> _WORK TO COMPLETE_
Further down are entries; set down exactly and only the lines from the one with "Map for The" up to and including the one with "Rumah Murah-Hindari penggunaan jasa arsitek", dropping each picture.

===== DATA EXCERPTS

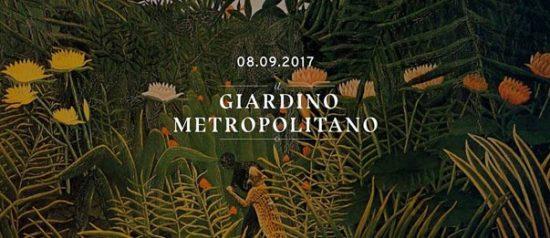 Il Giardino Metropolitano al Ristorante 4cento di Milano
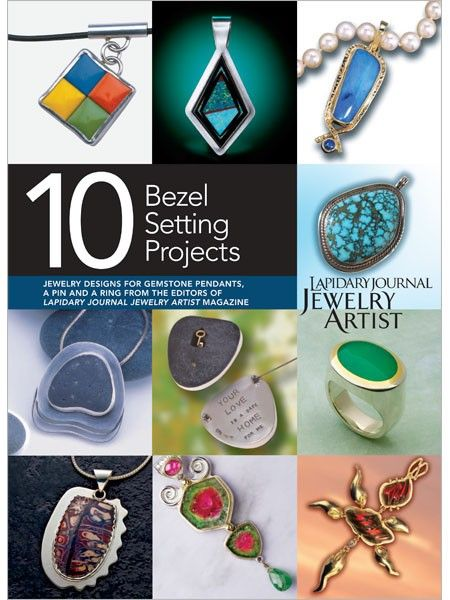 10 Mixed Media Jewelry Projects vol.4 : Best of Lapidary Journal Jewelry Artist - Google Search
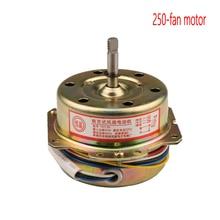 Kitchen Exhaust Fan Motor Sage Green Cabinets Buy And Get Free Shipping On Aliexpress Com 40w 220v 10 12 Inch Ysy 30 Hongyun Strong Shutter Mute 1200 Min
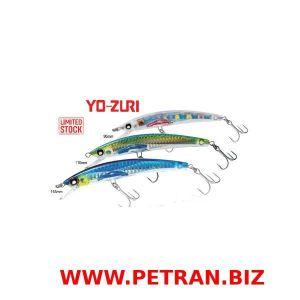 YO-ZURI CRYsTAL 3D MinnOw (F)/(s).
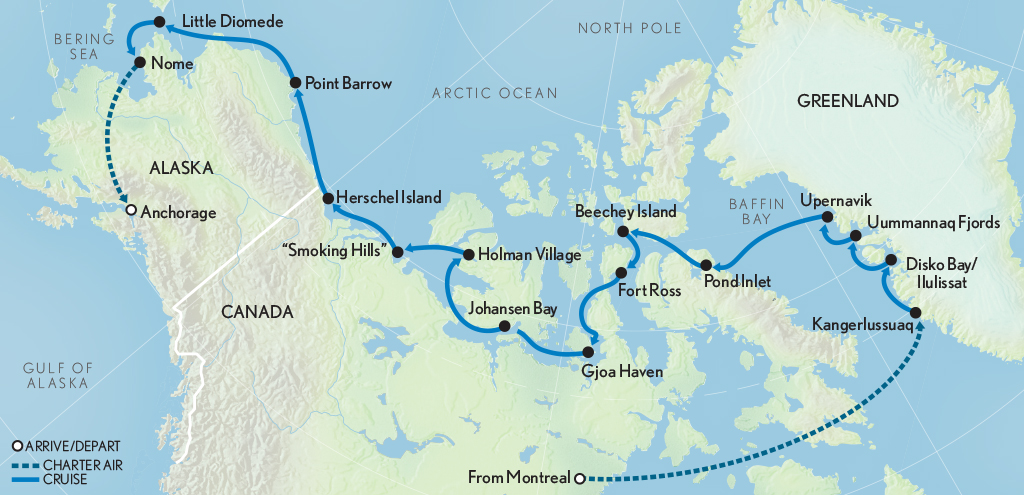 Map for The Northwest Passage: From Greenland to the Bering Sea
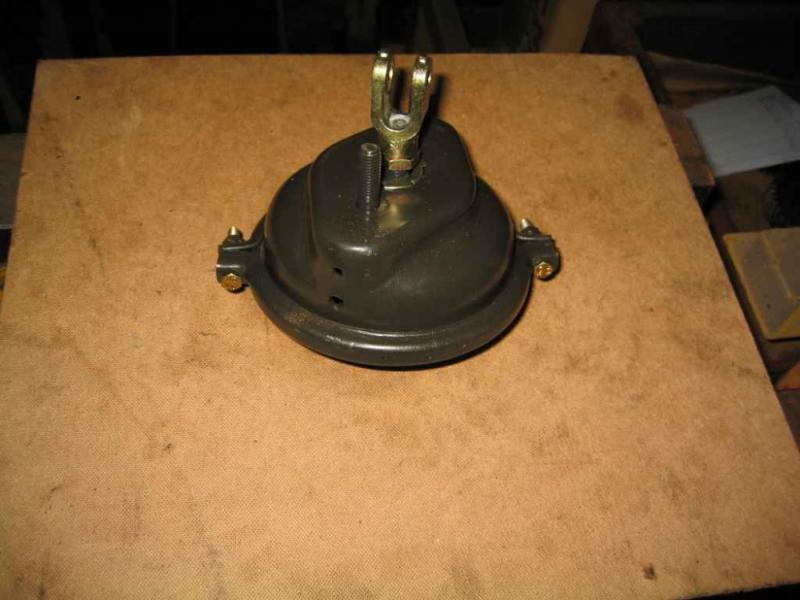 Камера тормозная передняя (100.3519110-20) ЗИЛ тип 20
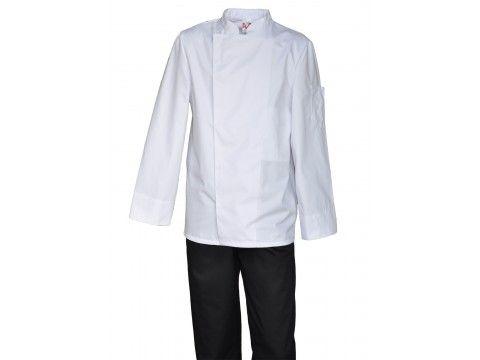 professional attire School of CAP kitchen pros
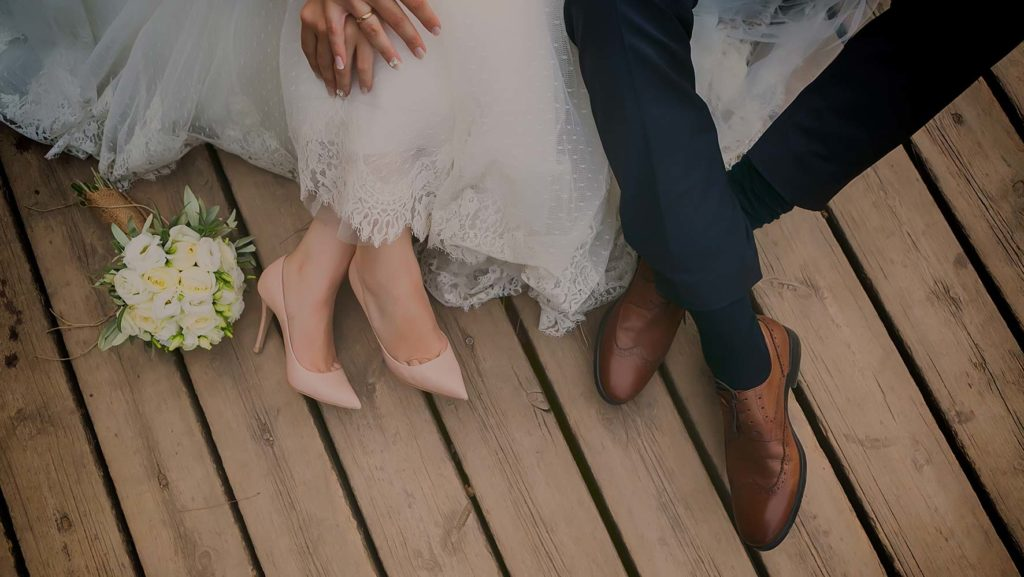 aizpurua-autobusak-slider-home-bodas-celebraciones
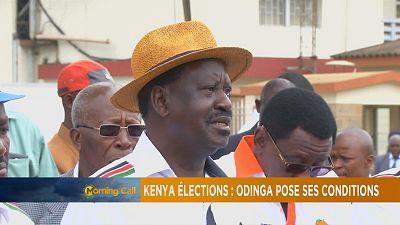 Présidentielle au Kenya: Raila Odinga conditionne sa participation au scrutin [The Morning Call]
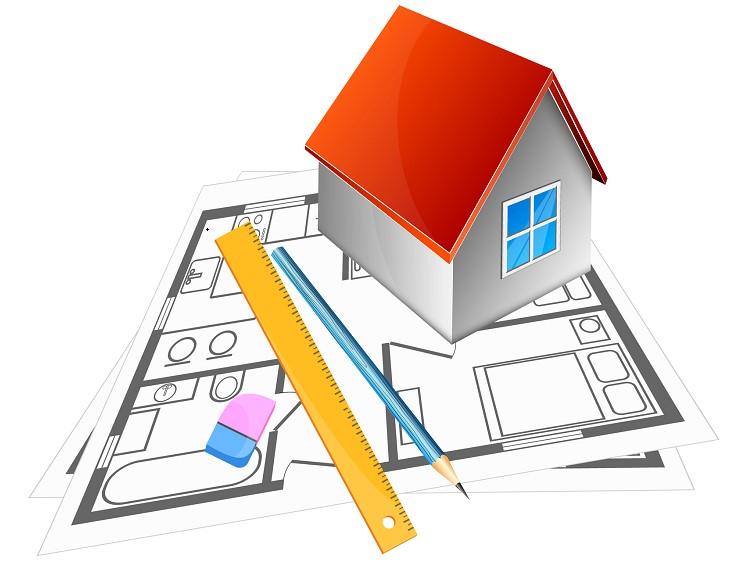 Rumah Murah-Hindari penggunaan jasa arsitek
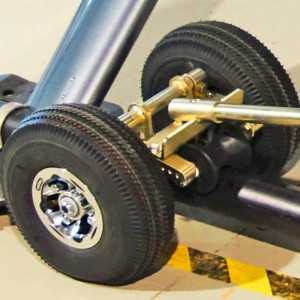 Helitowcart launches dual wheels for R66 and R44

==========

> _RESPONSE FOR THIS EXERCISE_
 Map for The Northwest Passage: From Greenland to the Bering Sea
 Камера тормозная передняя (100.3519110-20) ЗИЛ тип 20
 professional attire School of CAP kitchen pros
 aizpurua-autobusak-slider-home-bodas-celebraciones
 Présidentielle au Kenya: Raila Odinga conditionne sa participation au scrutin [The Morning Call]
 Rumah Murah-Hindari penggunaan jasa arsitek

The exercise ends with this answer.